Records from a dataset:
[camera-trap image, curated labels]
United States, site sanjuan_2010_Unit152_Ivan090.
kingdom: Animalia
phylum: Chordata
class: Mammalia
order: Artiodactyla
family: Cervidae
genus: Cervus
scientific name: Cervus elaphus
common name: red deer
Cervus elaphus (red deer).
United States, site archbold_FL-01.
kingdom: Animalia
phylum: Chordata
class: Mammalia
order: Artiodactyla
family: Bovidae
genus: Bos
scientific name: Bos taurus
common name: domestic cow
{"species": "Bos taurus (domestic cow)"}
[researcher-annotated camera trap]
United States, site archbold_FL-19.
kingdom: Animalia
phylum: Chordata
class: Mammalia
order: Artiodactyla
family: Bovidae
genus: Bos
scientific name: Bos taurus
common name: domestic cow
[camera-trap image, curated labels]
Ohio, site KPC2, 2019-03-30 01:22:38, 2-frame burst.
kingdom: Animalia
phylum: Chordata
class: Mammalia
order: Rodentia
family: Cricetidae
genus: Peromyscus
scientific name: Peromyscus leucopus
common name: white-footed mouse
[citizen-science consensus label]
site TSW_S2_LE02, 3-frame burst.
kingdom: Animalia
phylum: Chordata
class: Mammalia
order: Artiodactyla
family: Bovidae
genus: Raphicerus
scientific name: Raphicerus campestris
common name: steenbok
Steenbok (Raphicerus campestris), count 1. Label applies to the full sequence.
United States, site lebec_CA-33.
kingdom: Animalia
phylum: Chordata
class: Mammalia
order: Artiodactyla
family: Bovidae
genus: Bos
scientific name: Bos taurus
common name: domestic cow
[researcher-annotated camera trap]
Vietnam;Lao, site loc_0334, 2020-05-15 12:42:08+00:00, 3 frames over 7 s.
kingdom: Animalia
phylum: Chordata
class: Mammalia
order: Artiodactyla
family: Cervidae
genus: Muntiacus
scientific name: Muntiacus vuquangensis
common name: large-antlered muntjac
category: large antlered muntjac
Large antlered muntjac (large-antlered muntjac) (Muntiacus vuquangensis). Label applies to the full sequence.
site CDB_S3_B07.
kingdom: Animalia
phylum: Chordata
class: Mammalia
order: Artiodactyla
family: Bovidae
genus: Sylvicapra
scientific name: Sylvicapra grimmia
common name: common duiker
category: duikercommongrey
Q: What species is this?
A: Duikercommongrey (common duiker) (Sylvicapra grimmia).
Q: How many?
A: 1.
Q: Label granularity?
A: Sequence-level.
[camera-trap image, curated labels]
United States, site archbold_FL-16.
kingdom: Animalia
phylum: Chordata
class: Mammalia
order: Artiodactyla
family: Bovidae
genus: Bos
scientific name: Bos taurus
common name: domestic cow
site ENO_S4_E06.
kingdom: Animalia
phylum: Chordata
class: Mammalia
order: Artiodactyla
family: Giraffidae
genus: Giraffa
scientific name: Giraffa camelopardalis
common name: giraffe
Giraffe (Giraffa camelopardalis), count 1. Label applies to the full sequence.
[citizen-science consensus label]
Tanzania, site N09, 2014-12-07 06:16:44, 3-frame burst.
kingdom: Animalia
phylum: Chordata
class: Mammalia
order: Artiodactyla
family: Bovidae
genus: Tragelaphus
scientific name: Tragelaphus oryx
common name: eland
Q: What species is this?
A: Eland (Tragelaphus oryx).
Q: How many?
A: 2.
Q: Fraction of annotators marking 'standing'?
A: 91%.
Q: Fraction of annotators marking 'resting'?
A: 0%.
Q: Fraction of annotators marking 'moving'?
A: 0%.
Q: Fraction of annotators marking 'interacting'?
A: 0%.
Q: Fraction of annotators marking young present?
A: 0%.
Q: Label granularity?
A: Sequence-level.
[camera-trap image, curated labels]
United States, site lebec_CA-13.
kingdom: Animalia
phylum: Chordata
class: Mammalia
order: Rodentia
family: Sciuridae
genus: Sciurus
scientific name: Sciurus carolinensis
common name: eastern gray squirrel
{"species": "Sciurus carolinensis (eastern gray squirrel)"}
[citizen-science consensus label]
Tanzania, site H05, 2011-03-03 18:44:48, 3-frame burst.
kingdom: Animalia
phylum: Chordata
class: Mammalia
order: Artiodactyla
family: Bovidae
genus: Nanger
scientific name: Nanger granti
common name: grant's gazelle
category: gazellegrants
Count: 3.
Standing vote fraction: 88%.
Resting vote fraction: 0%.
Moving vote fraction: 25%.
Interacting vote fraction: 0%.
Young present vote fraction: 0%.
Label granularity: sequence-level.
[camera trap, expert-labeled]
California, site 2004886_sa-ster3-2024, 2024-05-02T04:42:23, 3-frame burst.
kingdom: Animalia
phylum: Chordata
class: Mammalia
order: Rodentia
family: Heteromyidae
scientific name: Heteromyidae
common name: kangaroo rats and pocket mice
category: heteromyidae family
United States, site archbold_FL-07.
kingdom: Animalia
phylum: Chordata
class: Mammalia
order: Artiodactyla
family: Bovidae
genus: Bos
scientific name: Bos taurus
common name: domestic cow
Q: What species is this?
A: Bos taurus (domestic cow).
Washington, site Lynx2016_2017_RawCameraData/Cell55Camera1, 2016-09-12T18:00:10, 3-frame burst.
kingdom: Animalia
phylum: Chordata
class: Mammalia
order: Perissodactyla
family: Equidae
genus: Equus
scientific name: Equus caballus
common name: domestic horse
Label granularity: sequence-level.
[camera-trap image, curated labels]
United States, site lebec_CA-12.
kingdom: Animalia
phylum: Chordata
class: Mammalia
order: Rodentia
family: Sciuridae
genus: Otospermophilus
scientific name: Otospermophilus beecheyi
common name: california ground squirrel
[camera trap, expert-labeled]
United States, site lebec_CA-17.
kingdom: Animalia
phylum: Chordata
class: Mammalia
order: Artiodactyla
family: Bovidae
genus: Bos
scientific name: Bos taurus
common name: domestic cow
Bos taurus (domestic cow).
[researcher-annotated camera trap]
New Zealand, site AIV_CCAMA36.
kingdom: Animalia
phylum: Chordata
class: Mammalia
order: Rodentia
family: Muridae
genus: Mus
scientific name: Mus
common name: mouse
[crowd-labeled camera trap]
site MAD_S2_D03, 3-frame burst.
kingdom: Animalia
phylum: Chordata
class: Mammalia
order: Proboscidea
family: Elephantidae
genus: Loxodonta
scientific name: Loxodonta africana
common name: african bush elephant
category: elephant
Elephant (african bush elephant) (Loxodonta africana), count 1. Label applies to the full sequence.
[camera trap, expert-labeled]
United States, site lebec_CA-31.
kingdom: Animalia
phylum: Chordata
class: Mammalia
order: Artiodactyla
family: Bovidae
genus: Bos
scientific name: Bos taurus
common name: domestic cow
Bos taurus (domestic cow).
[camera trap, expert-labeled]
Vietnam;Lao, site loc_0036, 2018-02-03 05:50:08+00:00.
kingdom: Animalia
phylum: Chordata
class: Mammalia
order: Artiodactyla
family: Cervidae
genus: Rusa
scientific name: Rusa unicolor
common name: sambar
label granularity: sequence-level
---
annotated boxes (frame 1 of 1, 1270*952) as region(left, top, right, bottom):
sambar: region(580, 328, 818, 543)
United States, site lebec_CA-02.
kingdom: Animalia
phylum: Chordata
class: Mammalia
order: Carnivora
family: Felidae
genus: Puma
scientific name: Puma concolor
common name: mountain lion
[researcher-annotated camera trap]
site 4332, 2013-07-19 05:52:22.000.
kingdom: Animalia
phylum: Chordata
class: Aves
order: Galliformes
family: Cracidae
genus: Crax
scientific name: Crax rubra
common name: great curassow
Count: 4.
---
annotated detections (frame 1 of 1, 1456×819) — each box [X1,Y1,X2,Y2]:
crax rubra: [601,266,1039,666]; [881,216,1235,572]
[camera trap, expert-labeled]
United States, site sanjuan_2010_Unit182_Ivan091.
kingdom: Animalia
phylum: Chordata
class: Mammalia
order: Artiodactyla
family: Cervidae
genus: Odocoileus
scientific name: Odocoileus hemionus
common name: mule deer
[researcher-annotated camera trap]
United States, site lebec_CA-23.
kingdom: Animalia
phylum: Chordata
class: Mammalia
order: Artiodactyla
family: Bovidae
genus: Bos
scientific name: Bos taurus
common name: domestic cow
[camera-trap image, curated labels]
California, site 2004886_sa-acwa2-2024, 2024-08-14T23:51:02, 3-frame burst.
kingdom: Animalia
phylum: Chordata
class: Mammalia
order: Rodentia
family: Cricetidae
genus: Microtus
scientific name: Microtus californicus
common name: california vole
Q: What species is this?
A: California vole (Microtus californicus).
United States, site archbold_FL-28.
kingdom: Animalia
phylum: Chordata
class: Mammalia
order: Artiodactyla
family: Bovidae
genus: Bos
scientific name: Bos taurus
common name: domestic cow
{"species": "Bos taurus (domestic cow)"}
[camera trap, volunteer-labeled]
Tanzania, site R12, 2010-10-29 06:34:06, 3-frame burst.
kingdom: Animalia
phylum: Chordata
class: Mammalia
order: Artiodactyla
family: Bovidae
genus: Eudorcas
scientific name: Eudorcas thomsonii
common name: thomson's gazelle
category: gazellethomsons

*Exercise directions*. Copy every line of the data where "Vietnam" is found.

*Output of the exercise*.
Vietnam;Lao, site loc_0334, 2020-05-15 12:42:08+00:00, 3 frames over 7 s.
Vietnam;Lao, site loc_0036, 2018-02-03 05:50:08+00:00.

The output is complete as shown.